If I Were Buying What You Are Selling, Would I Buy It From You?

Robin Robins IT Sales, MSP Marketing

I have been getting a LOT of questions around the topic of creating a unique selling proposition. Confusion abounds. Therefore I thought I would take a moment to give a quick refresher on what it is, why you need it and how it’s used.

First, a quick history lesson: Rosser Reeves coined the phrase “unique selling point” back in the 1940s when researching why some advertising campaigns worked better than others.

Since then it has been used by various marketers and has morphed into “unique selling proposition,” which is now more commonly used. Ogilvy said you need a “big idea.” Trout says you need to “differentiate or die.” I talk about your value proposition and competitive advantage. Regardless of how you phrase it, the meaning is the same: What’s the single most compelling reason why a prospect should buy from YOU over all the other options, vendors and choices they have? The key word in unique selling proposition is, of course, unique. Since the answer to the above question should be unique to you and dependent on your abilities, systems, niche and offering, I cannot just give you a USP in a template. I can (and will) however give you some guidelines.

First, your services have to be FOR somebody specifically, not the masses. When I ask MSPs “What’s your target audience,” I’ll often hear, “Anyone between 5 and 100 PCs in the such-and-such area.” Bull. A 5-person company is an entirely different animal than a company with 100 employees. Totally different situation, needs, budgets, etc. You can’t niche the phone book. That doesn’t mean you must have a particular vertical to be successful. You can certainly have a variety of businesses as clients; but I would urge you to find the commonality of those clients be it size, income, pace of growth, service category, etc.

Second, whatever makes you unique must be RELEVANT to your clients— something exciting, engaging or of particular value to the person paying you money. That means you need to know what your competition is offering and doing and find that point of difference that matters the most to your clients and MASTER it. For my company, our USP is that our marketing is specifically designed for companies selling outsourced IT services. In the beginning, that was sufficient since there were no competitors. Now my success has been “noticed” and marketing and sales coaching programs are springing up left and right. So now our USP is that we have more documented client success stories than any other marketing consultant in this niche, period.

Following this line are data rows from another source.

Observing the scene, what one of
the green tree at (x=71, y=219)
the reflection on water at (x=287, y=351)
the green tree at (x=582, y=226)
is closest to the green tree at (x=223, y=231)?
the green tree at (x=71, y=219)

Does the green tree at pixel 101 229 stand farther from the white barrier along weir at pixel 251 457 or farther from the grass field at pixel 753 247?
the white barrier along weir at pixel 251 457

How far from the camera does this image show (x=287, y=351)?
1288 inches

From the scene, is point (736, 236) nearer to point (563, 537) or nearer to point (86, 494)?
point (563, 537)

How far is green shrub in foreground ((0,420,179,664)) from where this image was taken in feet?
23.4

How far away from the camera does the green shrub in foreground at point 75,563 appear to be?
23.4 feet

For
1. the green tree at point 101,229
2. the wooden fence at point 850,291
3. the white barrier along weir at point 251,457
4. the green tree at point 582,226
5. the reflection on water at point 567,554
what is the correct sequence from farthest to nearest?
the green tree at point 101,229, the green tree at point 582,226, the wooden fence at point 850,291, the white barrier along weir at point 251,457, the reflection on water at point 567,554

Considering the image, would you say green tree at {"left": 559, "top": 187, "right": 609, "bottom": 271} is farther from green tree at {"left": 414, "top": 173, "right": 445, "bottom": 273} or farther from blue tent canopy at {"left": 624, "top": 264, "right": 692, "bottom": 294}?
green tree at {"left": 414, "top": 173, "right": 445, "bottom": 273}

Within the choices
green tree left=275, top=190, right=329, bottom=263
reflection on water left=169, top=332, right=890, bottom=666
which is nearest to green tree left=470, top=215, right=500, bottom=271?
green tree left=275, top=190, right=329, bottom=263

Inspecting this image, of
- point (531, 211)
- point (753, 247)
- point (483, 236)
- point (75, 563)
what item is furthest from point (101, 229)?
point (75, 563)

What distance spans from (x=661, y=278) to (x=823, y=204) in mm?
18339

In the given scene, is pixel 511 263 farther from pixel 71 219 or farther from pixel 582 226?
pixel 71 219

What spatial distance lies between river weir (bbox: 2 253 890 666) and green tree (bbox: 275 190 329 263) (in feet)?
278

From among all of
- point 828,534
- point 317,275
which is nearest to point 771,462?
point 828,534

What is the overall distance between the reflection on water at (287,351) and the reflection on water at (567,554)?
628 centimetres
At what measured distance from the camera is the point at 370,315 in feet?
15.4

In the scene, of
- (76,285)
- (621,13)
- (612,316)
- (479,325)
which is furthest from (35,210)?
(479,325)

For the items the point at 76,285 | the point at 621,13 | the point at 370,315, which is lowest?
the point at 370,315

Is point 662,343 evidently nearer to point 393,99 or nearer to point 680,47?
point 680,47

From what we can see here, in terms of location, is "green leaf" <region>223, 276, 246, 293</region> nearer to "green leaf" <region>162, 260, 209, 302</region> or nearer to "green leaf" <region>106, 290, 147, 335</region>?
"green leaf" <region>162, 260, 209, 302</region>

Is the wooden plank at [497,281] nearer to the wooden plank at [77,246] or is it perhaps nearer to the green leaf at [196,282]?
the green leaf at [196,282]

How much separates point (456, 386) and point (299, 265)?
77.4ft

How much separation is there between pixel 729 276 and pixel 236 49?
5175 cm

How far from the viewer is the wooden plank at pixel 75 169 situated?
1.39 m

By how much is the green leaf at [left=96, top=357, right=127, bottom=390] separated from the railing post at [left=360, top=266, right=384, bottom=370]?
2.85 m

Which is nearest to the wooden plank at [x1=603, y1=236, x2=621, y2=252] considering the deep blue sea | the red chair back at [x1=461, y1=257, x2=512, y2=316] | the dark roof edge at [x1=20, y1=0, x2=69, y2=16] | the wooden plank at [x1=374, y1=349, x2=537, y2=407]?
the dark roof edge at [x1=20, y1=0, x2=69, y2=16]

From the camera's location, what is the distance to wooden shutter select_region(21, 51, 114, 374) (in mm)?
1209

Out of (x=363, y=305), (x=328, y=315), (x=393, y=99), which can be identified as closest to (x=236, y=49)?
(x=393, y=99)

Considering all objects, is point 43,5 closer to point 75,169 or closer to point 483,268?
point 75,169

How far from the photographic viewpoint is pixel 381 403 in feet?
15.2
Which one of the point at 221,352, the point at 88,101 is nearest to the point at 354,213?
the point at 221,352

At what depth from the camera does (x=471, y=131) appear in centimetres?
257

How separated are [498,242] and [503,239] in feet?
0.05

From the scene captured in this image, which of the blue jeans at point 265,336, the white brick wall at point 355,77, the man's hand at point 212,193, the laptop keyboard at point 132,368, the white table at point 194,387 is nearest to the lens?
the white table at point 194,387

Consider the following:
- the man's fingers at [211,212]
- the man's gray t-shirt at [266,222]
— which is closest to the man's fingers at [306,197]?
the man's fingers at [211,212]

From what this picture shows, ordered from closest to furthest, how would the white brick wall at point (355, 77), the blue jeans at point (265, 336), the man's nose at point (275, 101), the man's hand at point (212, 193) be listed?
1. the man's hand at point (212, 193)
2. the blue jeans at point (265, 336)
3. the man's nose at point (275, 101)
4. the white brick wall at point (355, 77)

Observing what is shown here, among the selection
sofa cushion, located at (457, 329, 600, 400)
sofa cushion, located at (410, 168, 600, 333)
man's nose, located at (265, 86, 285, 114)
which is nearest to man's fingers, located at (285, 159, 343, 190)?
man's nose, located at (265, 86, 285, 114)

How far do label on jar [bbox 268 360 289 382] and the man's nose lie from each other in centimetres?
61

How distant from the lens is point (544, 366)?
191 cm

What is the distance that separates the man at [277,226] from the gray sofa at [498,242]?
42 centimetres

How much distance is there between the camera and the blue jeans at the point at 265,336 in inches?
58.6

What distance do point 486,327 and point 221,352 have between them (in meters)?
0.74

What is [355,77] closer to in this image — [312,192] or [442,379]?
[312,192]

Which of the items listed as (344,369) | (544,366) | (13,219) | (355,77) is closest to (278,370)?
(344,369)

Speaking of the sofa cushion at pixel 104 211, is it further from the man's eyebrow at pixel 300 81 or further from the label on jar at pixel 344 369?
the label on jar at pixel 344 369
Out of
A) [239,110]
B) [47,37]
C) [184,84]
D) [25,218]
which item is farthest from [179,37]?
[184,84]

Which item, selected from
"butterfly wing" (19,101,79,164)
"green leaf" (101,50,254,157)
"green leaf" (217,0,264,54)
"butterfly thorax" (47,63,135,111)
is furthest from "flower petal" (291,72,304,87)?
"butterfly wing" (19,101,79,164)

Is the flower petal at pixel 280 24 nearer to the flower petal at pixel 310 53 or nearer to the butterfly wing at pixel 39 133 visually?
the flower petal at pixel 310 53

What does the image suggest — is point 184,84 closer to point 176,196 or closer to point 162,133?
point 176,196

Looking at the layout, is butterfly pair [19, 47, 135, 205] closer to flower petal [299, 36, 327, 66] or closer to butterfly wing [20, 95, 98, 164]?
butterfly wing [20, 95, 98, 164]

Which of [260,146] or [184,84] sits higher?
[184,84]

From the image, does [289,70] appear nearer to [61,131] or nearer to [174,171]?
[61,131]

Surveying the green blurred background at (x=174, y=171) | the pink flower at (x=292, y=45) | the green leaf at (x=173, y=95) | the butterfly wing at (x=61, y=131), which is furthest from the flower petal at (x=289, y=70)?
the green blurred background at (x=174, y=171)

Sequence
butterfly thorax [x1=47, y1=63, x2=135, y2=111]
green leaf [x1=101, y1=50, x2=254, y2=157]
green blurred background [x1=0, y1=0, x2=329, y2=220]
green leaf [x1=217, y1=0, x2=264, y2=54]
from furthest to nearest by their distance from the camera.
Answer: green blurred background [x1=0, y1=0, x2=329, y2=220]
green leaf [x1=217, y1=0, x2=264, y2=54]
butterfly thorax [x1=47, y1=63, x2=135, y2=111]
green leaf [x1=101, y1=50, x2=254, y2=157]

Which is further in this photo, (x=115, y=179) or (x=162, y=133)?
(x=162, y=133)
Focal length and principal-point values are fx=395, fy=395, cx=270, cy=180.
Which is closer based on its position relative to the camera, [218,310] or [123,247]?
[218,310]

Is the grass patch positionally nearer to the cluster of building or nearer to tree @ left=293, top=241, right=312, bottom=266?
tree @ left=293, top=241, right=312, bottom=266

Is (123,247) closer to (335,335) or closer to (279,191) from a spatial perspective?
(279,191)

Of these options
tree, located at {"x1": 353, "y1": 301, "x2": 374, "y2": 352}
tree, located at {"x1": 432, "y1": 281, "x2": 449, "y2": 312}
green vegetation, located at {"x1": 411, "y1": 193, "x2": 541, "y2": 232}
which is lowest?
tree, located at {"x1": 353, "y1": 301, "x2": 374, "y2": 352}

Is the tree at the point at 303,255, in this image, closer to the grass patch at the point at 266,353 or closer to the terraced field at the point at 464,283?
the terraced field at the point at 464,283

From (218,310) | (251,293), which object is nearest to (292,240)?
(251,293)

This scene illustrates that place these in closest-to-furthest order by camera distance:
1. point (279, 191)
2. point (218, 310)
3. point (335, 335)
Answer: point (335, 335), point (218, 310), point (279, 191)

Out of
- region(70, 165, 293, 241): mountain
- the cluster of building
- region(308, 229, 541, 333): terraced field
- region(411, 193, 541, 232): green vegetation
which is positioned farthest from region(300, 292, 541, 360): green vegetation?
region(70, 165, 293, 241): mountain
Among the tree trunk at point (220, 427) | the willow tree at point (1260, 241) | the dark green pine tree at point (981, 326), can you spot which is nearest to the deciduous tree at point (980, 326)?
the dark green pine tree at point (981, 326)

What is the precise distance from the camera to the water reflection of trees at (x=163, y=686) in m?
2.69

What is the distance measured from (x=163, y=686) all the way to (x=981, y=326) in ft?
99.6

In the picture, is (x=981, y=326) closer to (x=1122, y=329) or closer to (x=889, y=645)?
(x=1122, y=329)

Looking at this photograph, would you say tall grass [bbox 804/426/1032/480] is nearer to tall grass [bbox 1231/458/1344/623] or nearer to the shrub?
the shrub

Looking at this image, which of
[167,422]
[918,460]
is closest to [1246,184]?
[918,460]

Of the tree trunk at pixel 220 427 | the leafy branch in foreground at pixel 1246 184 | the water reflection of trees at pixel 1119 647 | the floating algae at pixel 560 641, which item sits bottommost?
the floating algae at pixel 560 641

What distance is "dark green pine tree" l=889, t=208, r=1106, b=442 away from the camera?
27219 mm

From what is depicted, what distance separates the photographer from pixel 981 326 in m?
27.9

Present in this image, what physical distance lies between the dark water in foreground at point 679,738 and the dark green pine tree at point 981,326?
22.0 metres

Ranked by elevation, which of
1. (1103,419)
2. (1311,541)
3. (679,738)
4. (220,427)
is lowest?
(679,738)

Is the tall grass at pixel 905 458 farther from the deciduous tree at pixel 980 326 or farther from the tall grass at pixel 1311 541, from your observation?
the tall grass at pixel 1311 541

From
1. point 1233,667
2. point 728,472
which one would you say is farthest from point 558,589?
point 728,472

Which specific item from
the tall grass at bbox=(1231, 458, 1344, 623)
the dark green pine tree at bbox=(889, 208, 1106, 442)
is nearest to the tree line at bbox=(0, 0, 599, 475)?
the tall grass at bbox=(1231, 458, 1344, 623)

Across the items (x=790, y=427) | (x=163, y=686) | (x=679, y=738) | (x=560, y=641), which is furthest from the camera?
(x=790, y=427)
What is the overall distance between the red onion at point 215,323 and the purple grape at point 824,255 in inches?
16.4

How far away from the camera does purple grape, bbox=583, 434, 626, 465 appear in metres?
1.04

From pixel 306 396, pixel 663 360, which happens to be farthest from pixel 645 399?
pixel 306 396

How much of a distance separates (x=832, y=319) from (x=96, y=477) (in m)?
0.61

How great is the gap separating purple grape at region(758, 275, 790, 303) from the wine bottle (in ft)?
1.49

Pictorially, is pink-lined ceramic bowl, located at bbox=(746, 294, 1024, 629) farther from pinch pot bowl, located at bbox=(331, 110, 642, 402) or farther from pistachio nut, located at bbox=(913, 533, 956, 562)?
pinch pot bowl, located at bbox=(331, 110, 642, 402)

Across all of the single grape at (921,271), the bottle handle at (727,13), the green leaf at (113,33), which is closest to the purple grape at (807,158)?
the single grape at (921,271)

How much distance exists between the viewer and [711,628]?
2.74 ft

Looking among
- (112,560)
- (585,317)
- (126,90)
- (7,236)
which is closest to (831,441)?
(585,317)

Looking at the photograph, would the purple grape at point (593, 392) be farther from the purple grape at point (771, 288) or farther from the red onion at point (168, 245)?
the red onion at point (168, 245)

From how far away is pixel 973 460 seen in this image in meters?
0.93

Therefore if getting results is at the top of you criteria list for choosing who to follow (not price), we’re the clear choice. Naturally, not everyone thinks that way and I don’t see what we sell as a zero sum game (us or nobody). We have different challenges in marketing that are more troublesome than “choose us over them.” But the point is that our USP is true, it’s unique to us (therefore cannot be copied) and it’s relevant to the people we want as clients. If you’re struggling to figure out what your USP is or what it SHOULD BE, find out what the top pet peeves are for prospects in your niche regarding IT services and support. Essentially, where are the irritants in dealing with other IT consultants and with technology in general? Once you know that, make it your mission to eliminate those irritants or solve those problems better than anyone else. Then you can back that up with facts and statistics, client case studies and guarantees.